TDMQ20 displayed various degrees of cytotoxic activity against the five tested cancer cell lines. It was particularly efficient on the non-small cell lung carcinoma A549, the cervix cancer HeLa cells and the hepatocarcinoma HepG2, with IC50 values in the range 14-16 μM, significantly lower than that of the reference drug 5-FU. This effect is dose-dependent. In addition, its selectivity for cancer cells compared to non-cancer HaCaT cells is significantly higher than that of 5-FU.

Further studies carried out indicate that TDMQ20 at 3-15 M inhibits migration of HeLa cells in vitro, in the colony-forming assay and in the wound-healing assay, suggesting that this drug could prevent cancer cells proliferation and metastasis in vivo. This effect of TDMQ20 is dose-dependent in vitro.

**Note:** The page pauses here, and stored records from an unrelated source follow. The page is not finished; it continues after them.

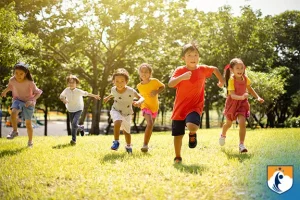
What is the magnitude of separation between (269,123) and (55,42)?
70.9 feet

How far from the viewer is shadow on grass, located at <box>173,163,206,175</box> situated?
417cm

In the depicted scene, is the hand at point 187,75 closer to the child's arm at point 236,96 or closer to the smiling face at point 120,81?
the child's arm at point 236,96

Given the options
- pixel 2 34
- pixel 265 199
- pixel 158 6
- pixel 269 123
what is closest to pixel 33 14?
pixel 158 6

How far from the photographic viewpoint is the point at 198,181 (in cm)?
368

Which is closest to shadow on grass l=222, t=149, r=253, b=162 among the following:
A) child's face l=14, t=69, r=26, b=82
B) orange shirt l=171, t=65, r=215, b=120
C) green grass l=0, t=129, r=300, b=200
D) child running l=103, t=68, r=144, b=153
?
green grass l=0, t=129, r=300, b=200

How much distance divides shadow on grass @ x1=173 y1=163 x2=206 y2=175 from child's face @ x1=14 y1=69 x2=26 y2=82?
392 cm

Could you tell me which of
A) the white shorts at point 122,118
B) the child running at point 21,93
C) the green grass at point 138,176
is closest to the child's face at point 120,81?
the white shorts at point 122,118

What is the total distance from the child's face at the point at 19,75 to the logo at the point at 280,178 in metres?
5.18

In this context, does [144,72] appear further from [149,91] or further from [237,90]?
[237,90]

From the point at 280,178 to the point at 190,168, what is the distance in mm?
1188

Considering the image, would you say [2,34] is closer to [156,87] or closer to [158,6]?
[156,87]

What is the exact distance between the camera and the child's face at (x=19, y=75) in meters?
6.69

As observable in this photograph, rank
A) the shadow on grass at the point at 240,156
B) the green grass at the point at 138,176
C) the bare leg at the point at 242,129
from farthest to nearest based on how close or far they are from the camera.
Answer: the bare leg at the point at 242,129, the shadow on grass at the point at 240,156, the green grass at the point at 138,176

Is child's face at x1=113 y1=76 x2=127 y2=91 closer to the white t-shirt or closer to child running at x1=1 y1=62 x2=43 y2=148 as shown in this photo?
the white t-shirt
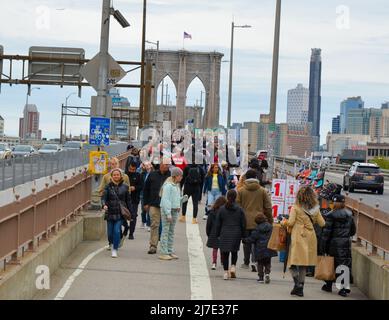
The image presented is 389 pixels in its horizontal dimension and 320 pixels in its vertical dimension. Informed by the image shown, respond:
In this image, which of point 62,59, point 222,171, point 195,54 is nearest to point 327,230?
point 222,171

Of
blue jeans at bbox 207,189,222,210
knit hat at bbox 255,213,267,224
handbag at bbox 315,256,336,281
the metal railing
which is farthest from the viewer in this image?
blue jeans at bbox 207,189,222,210

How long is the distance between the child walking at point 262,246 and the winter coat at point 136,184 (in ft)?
17.1

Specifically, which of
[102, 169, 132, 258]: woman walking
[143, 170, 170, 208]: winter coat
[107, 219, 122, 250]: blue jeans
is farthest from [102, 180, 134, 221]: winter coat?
[143, 170, 170, 208]: winter coat

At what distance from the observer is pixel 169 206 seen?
16.3 m

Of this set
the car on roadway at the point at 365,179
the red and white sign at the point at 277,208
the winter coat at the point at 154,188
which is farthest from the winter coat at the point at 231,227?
the car on roadway at the point at 365,179

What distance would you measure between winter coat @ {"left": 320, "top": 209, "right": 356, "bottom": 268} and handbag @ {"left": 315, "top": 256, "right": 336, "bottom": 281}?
15cm

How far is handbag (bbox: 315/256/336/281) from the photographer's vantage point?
1373 cm

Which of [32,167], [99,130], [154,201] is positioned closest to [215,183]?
[99,130]

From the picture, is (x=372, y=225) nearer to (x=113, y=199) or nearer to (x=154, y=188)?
(x=154, y=188)

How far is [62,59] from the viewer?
4462 centimetres

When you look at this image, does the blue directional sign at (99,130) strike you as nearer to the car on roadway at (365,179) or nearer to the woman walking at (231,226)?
the woman walking at (231,226)

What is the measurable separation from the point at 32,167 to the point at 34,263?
11956 millimetres

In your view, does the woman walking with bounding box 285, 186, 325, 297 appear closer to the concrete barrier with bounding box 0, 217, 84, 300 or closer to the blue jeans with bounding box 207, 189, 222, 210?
the concrete barrier with bounding box 0, 217, 84, 300

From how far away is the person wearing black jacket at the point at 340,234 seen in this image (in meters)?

Preliminary investigations on the mechanism of action of TDMQ20 on HeLa cells in vitro indicate that TDMQ20 (i) enhances ROS production, (ii) drastically decreases the mitochondrial transmembrane potential ΔΨm, and (iii) induces apoptosis. In fact, the concomitance of these three phenomena is expected, because they are linked together. Mitochondrial outer membrane permeabilization and cytochrome c release promote caspase activation and execution of apoptosis in the cell. Among the first targets of activated caspases are the permeabilized mitochondria themselves, leading to the disruption of electron transport, the loss of ΔΨm, the decline in ATP levels, the production of ROS (due to electrons in the respiratory chain losing their way), and the loss of mitochondrial structural integrity. So, reduction of ΔΨm appears to be a key event during apoptosis.

The obtained data strongly supports the selection of TDMQ20 as drug-candidate for several human cancers.